Reifenprofil – was ist erlaubt?

TÜV-Tipp

Reifenprofil – was ist erlaubt?

Das Profil eines Reifens trägt maßgeblich zu einer sicheren Autofahrt bei. Spätestens wenn das Reifenprofil die gesetzlich vorgeschriebene Mindesttiefe von 1,6 Millimeter erreicht, muss der Reifen unverzüglich ausgewechselt werden. Andernfalls steigt die Unfallgefahr erheblich. »Verschlissene Reifen verlieren leicht an Bodenhaftung, der Bremsweg verlängert sich und die Gefahr für Aquaplaning auf nasser Fahrbahn wächst«, erklärt Roland Potthoff, Leiter der TÜV-STATION Rheda-Wiedenbrück. Autofahrer riskieren so Bußgelder, Punkte in Flensburg und ihren Versicherungsschutz. Um dies zu vermeiden, sollte man schon frühzeitig die Reifen überprüfen.

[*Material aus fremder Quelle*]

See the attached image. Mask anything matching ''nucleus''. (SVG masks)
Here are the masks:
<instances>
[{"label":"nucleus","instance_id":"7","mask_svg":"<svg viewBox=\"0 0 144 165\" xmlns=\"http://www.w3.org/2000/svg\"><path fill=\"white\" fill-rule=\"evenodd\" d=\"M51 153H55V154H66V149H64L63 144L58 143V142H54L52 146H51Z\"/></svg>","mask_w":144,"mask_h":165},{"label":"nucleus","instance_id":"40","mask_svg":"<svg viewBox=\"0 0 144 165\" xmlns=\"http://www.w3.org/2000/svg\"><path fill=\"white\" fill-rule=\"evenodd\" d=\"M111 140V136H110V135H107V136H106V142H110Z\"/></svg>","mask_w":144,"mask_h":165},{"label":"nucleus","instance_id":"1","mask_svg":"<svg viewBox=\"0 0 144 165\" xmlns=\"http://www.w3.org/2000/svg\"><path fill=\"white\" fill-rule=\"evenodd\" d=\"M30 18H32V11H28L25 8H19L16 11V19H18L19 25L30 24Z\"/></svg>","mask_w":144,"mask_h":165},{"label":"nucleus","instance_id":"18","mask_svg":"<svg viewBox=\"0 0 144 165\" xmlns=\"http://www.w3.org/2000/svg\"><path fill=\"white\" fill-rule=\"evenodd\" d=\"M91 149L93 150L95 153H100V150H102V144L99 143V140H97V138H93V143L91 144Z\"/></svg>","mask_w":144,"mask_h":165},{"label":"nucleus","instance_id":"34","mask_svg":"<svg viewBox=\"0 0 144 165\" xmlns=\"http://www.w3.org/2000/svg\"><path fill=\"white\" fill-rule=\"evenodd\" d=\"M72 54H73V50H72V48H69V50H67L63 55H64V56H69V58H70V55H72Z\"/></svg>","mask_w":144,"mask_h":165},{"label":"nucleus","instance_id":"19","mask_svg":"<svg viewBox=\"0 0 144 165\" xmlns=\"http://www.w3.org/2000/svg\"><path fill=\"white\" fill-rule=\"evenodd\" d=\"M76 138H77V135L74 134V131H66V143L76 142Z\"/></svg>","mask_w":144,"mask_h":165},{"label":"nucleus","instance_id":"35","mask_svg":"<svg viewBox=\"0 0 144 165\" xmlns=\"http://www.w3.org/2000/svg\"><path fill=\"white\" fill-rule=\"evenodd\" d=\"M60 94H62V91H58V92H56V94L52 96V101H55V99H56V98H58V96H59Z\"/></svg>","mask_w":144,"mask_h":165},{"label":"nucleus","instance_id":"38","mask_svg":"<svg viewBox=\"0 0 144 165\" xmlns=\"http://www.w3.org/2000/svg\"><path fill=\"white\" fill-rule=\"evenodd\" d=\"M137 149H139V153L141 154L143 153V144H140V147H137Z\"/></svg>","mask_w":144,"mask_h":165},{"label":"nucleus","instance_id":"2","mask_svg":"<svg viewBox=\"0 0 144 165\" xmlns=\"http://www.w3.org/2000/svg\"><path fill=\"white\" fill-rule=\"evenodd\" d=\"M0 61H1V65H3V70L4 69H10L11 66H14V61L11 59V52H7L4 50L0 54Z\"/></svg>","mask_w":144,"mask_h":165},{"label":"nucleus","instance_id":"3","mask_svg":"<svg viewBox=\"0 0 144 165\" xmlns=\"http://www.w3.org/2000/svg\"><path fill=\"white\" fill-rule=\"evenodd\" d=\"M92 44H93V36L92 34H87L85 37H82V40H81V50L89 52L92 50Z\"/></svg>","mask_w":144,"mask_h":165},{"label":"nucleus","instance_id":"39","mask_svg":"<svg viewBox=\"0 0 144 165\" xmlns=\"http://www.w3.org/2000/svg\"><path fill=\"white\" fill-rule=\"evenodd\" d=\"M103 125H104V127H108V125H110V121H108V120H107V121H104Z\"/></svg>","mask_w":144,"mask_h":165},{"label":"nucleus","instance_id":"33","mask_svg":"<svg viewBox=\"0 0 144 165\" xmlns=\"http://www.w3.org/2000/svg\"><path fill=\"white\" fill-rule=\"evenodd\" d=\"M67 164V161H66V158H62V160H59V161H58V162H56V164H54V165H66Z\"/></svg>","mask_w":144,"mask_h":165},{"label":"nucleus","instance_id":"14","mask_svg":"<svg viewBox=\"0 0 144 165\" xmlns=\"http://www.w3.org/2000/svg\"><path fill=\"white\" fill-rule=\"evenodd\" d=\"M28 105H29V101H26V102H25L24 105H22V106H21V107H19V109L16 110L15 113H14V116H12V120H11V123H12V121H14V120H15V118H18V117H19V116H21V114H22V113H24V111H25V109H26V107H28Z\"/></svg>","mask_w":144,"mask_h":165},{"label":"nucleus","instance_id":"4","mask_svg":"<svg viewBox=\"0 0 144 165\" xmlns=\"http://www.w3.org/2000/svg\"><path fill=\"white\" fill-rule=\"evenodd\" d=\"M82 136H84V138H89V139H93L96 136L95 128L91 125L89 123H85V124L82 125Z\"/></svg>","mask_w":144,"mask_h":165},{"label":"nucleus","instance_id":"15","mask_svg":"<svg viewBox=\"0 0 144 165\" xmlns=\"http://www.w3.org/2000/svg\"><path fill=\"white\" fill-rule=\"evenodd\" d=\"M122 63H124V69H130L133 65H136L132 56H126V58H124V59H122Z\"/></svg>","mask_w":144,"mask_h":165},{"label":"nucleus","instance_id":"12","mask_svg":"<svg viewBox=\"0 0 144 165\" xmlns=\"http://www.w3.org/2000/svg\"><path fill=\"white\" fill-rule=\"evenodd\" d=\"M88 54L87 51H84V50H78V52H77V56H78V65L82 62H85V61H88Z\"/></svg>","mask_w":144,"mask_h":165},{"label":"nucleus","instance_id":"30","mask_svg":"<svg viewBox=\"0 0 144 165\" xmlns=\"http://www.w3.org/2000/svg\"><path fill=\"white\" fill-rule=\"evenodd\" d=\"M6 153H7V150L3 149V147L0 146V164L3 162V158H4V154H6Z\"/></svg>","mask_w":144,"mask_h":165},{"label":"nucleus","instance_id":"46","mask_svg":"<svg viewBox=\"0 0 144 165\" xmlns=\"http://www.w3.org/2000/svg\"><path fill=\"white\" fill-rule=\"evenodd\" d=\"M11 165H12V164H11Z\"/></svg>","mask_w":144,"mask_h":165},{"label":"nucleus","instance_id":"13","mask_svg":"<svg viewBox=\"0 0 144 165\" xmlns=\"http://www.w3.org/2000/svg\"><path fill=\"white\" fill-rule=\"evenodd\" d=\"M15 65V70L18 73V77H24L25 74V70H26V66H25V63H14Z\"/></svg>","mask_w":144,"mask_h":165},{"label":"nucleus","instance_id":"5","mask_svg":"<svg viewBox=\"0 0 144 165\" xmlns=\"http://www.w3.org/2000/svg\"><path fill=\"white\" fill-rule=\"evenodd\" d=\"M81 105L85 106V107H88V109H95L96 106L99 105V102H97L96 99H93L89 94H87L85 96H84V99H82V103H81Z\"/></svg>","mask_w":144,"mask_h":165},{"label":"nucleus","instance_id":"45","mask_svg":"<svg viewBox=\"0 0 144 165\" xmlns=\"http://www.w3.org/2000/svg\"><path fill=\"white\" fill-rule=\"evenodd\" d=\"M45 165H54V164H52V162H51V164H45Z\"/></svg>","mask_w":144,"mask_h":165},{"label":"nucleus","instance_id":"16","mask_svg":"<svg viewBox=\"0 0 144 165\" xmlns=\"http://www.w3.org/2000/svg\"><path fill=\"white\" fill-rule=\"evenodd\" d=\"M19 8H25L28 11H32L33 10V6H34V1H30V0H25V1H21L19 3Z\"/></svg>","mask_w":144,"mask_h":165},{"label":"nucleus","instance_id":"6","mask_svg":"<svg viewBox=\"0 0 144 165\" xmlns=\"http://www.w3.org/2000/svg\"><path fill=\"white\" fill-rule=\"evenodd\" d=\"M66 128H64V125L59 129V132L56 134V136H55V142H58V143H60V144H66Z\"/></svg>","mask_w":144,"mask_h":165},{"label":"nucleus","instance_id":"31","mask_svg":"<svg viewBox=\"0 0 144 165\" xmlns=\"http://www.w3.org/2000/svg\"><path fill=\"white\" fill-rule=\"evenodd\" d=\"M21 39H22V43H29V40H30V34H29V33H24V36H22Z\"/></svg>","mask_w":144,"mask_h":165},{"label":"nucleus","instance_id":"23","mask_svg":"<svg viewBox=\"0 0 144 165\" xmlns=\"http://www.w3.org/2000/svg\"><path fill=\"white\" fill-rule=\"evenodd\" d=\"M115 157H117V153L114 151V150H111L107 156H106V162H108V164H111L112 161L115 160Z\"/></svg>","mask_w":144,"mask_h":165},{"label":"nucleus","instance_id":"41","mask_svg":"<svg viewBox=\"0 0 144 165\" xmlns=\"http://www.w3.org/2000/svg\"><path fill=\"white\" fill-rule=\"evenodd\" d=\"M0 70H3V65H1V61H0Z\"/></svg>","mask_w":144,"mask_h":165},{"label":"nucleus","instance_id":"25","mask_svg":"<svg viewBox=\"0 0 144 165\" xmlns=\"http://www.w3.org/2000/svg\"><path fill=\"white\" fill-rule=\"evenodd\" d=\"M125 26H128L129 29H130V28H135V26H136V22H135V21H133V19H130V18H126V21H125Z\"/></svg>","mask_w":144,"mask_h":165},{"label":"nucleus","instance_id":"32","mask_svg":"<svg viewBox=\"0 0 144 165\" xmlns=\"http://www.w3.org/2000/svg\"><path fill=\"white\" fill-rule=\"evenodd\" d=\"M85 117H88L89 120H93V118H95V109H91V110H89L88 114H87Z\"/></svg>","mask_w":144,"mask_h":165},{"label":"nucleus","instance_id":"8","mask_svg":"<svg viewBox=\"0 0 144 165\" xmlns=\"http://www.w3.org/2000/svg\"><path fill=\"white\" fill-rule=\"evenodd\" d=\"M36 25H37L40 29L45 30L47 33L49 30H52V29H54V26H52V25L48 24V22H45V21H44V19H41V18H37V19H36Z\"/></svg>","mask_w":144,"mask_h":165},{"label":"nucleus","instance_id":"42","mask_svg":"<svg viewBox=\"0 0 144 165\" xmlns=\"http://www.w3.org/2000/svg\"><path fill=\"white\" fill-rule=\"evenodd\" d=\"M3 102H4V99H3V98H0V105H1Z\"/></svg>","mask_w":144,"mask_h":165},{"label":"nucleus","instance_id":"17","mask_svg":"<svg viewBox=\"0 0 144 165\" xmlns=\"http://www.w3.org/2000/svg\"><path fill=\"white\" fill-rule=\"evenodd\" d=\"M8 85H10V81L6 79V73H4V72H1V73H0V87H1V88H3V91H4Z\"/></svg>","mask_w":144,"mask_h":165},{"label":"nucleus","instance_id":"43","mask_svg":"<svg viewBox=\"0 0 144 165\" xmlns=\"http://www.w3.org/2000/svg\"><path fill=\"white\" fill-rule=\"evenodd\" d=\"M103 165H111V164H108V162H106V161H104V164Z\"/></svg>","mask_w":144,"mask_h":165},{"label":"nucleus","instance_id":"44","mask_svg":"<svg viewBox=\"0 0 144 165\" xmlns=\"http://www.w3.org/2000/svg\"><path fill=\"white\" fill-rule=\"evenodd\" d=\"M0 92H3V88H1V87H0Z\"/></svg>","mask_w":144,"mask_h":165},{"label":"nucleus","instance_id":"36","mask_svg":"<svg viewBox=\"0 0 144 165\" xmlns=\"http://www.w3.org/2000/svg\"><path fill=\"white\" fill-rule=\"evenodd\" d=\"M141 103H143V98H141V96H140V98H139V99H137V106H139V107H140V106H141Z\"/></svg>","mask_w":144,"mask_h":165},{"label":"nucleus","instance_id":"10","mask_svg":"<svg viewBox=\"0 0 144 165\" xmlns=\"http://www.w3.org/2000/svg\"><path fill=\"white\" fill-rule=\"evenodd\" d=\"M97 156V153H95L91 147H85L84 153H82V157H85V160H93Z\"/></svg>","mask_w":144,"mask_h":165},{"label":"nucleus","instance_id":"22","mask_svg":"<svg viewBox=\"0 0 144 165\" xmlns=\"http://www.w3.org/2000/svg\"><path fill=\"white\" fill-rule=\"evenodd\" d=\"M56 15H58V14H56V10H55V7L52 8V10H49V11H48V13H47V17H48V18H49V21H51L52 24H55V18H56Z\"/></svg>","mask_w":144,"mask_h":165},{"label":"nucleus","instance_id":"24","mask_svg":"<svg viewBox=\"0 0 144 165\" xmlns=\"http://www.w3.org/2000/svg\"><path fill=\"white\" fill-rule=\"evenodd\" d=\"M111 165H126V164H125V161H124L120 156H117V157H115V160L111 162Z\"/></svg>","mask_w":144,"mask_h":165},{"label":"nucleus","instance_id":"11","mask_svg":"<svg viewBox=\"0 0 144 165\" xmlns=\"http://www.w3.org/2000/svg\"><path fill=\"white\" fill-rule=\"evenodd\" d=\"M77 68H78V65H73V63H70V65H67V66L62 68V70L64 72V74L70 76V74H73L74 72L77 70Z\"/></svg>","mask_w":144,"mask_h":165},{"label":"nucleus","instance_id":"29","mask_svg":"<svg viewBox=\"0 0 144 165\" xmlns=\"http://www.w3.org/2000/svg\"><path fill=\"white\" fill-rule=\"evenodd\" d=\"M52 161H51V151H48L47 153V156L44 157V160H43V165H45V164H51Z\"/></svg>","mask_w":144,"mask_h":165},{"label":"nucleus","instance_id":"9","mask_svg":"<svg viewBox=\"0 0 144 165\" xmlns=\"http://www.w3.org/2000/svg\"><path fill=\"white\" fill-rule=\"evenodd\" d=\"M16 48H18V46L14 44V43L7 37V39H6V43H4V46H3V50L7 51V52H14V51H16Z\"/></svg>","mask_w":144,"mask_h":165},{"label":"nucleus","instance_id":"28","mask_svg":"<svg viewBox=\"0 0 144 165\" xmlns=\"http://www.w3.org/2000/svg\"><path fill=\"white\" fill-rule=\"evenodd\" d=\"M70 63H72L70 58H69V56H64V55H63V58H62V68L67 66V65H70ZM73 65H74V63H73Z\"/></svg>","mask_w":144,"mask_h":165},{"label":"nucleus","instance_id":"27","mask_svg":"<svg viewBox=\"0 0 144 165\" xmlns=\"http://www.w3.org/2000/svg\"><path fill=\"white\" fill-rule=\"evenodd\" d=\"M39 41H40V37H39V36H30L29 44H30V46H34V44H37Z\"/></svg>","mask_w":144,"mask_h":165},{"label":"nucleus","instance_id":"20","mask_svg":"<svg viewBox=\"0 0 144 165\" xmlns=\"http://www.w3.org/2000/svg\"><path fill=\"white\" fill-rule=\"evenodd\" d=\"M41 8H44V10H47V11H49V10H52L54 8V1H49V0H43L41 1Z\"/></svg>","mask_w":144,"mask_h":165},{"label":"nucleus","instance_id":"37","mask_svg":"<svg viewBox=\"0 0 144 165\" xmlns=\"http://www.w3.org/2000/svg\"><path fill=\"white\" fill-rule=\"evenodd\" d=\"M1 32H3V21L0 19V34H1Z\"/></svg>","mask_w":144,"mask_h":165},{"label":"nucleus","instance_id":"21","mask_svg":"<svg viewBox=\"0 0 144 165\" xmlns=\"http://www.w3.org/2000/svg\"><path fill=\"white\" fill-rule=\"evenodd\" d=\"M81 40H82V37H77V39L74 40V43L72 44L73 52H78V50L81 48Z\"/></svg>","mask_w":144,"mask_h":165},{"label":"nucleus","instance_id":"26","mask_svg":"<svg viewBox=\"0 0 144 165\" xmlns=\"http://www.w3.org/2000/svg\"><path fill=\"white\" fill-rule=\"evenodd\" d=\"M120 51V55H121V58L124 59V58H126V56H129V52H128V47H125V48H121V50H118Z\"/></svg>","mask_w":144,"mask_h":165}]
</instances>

»Liegt die Profiltiefe von Sommerreifen bei 3 Millimetern und von Winterreifen bei vier Millimetern, sollte der Reifen aus Sicherheitsgründen ausgewechselt werden«, rät der Experte von TÜV NORD. Die Prüfung des Reifenprofils kann ganz einfach mittels eines Zollstocks oder eines Profiltiefen-Prüfers, in jeder Fachwerkstatt erhältlich, in der eigenen Garage vorgenommen werden. »Hat der Fahrzeughalter keines der Werkzeuge im Haus, dient auch die Ein-Euro-Münze ideal als Messgerät«, so Potthoff. Ist der Messingrand beim Hineinhalten in die Vertiefung bereits sichtbar, sollte der Reifen ausgetauscht werden.